DATASET RECORDS:

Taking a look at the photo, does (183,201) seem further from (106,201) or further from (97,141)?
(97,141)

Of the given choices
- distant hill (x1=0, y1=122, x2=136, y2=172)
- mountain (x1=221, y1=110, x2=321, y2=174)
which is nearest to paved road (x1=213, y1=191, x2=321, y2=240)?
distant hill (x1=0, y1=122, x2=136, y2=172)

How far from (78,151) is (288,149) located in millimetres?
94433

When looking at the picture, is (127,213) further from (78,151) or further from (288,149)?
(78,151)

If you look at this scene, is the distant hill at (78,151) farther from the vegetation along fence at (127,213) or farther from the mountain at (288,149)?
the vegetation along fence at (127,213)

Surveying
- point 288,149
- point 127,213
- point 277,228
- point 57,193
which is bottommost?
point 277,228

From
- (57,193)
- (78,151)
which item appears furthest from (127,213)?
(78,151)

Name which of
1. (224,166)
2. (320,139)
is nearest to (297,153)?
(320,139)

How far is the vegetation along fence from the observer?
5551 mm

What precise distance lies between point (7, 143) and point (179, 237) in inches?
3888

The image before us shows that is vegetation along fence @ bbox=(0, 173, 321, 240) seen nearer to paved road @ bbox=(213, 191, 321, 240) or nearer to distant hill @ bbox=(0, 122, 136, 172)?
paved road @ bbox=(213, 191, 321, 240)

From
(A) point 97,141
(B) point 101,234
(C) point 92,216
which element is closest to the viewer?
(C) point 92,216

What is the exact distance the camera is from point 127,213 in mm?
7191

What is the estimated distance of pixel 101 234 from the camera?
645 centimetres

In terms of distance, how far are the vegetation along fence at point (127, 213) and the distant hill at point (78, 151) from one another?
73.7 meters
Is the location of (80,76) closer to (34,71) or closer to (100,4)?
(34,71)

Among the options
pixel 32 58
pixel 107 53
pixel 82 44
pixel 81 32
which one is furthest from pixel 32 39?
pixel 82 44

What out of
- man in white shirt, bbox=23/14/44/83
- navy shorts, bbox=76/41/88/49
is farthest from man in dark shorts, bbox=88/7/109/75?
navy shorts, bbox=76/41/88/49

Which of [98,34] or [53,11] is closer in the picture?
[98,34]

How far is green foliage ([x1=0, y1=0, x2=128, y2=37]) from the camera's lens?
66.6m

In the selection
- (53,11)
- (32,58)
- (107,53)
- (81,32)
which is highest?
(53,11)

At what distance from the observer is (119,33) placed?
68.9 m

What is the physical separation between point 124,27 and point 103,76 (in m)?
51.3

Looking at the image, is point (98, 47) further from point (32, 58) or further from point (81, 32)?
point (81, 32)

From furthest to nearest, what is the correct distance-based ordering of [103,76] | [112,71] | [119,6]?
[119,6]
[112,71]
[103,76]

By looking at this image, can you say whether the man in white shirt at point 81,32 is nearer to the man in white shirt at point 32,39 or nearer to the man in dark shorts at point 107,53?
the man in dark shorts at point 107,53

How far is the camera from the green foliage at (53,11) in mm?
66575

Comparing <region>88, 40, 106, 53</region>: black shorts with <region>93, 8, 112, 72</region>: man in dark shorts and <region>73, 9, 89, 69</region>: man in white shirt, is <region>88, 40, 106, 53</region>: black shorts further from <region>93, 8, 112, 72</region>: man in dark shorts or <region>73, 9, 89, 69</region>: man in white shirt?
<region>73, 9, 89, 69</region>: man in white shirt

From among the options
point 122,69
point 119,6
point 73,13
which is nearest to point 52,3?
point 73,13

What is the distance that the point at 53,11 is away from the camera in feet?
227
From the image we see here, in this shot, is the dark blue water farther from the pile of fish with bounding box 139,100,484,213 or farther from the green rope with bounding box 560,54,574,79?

PROBLEM DETAILS: Please turn every line of the records above into a numbered list, leaving out the blank lines.

WRITTEN SOLUTION:
1. Taking a look at the photo, does (183,201) seem further from (106,201) or further from (97,141)?
2. (97,141)
3. Of the given choices
4. - distant hill (x1=0, y1=122, x2=136, y2=172)
5. - mountain (x1=221, y1=110, x2=321, y2=174)
6. which is nearest to paved road (x1=213, y1=191, x2=321, y2=240)?
7. distant hill (x1=0, y1=122, x2=136, y2=172)
8. How far from (78,151) is (288,149) located in millimetres?
9. 94433
10. When looking at the picture, is (127,213) further from (78,151) or further from (288,149)?
11. (78,151)
12. If you look at this scene, is the distant hill at (78,151) farther from the vegetation along fence at (127,213) or farther from the mountain at (288,149)?
13. the vegetation along fence at (127,213)
14. Surveying
15. - point 288,149
16. - point 127,213
17. - point 277,228
18. - point 57,193
19. which is bottommost?
20. point 277,228
21. From
22. - (57,193)
23. - (78,151)
24. which item appears furthest from (127,213)?
25. (78,151)
26. Name which of
27. 1. (224,166)
28. 2. (320,139)
29. is nearest to (297,153)?
30. (320,139)
31. How far is the vegetation along fence from the observer?
32. 5551 mm
33. What precise distance lies between point (7, 143) and point (179, 237) in inches?
34. 3888
35. The image before us shows that is vegetation along fence @ bbox=(0, 173, 321, 240) seen nearer to paved road @ bbox=(213, 191, 321, 240) or nearer to distant hill @ bbox=(0, 122, 136, 172)?
36. paved road @ bbox=(213, 191, 321, 240)
37. From
38. (A) point 97,141
39. (B) point 101,234
40. (C) point 92,216
41. which element is closest to the viewer?
42. (C) point 92,216
43. What is the exact distance the camera is from point 127,213 in mm?
44. 7191
45. What is the estimated distance of pixel 101 234 from the camera?
46. 645 centimetres
47. In terms of distance, how far are the vegetation along fence at point (127, 213) and the distant hill at point (78, 151) from one another?
48. 73.7 meters
49. Is the location of (80,76) closer to (34,71) or closer to (100,4)?
50. (34,71)
51. Among the options
52. pixel 32 58
53. pixel 107 53
54. pixel 82 44
55. pixel 81 32
56. which one is furthest from pixel 32 39?
57. pixel 82 44
58. What out of
59. - man in white shirt, bbox=23/14/44/83
60. - navy shorts, bbox=76/41/88/49
61. is farthest from man in dark shorts, bbox=88/7/109/75?
62. navy shorts, bbox=76/41/88/49
63. Which of [98,34] or [53,11] is closer in the picture?
64. [98,34]
65. How far is green foliage ([x1=0, y1=0, x2=128, y2=37]) from the camera's lens?
66. 66.6m
67. In the selection
68. - (53,11)
69. - (32,58)
70. - (107,53)
71. - (81,32)
72. which is highest?
73. (53,11)
74. At what distance from the observer is (119,33) placed?
75. 68.9 m
76. What is the physical separation between point 124,27 and point 103,76 (in m)?
77. 51.3
78. Looking at the image, is point (98, 47) further from point (32, 58) or further from point (81, 32)?
79. point (81, 32)
80. From furthest to nearest, what is the correct distance-based ordering of [103,76] | [112,71] | [119,6]?
81. [119,6]
82. [112,71]
83. [103,76]
84. By looking at this image, can you say whether the man in white shirt at point 81,32 is nearer to the man in white shirt at point 32,39 or nearer to the man in dark shorts at point 107,53?
85. the man in dark shorts at point 107,53
86. How far is the camera from the green foliage at (53,11) in mm?
87. 66575
88. Comparing <region>88, 40, 106, 53</region>: black shorts with <region>93, 8, 112, 72</region>: man in dark shorts and <region>73, 9, 89, 69</region>: man in white shirt, is <region>88, 40, 106, 53</region>: black shorts further from <region>93, 8, 112, 72</region>: man in dark shorts or <region>73, 9, 89, 69</region>: man in white shirt?
89. <region>73, 9, 89, 69</region>: man in white shirt
90. From among the options
91. point 122,69
92. point 119,6
93. point 73,13
94. which is nearest to point 52,3?
95. point 73,13
96. What is the distance that the point at 53,11 is away from the camera in feet?
97. 227
98. From the image we see here, in this shot, is the dark blue water farther from the pile of fish with bounding box 139,100,484,213 or farther from the green rope with bounding box 560,54,574,79?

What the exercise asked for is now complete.